• DATA PROVIDED
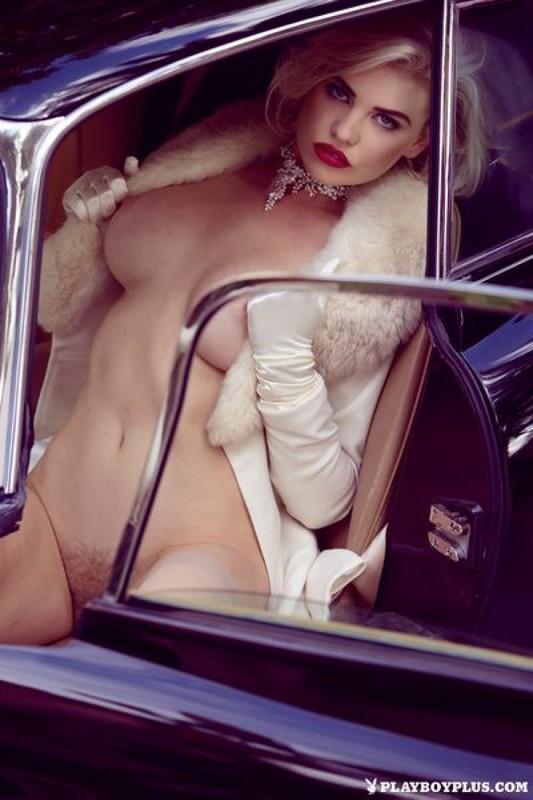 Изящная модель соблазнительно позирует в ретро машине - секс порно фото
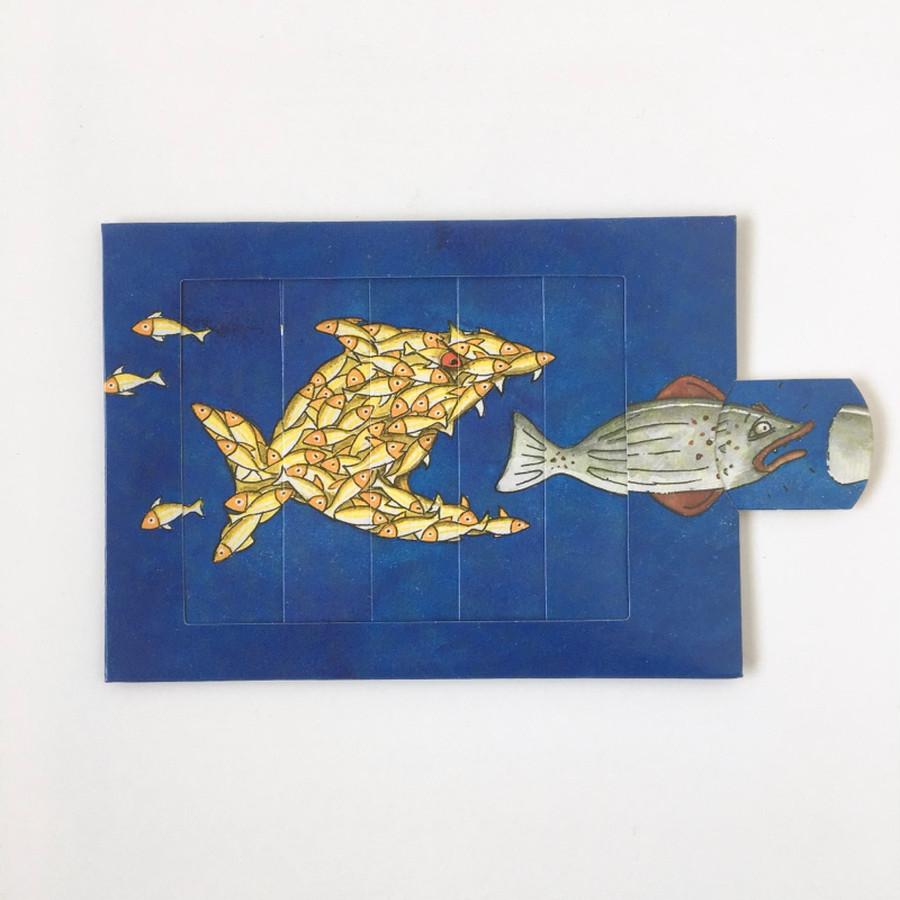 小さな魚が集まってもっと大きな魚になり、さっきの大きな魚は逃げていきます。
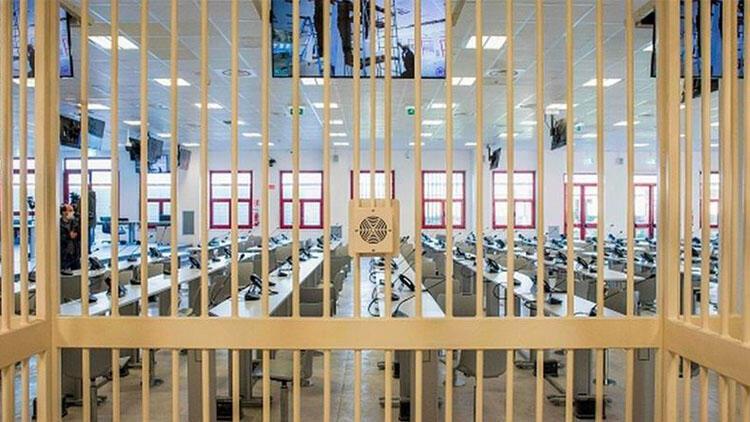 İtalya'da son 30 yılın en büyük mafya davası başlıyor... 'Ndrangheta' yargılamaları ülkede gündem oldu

• GOAL OF THE EXERCISE
Could you copy the listing exactly, leaving out any pictures?

• RESULT
 Изящная модель соблазнительно позирует в ретро машине - секс порно фото
 小さな魚が集まってもっと大きな魚になり、さっきの大きな魚は逃げていきます。
 İtalya'da son 30 yılın en büyük mafya davası başlıyor... 'Ndrangheta' yargılamaları ülkede gündem oldu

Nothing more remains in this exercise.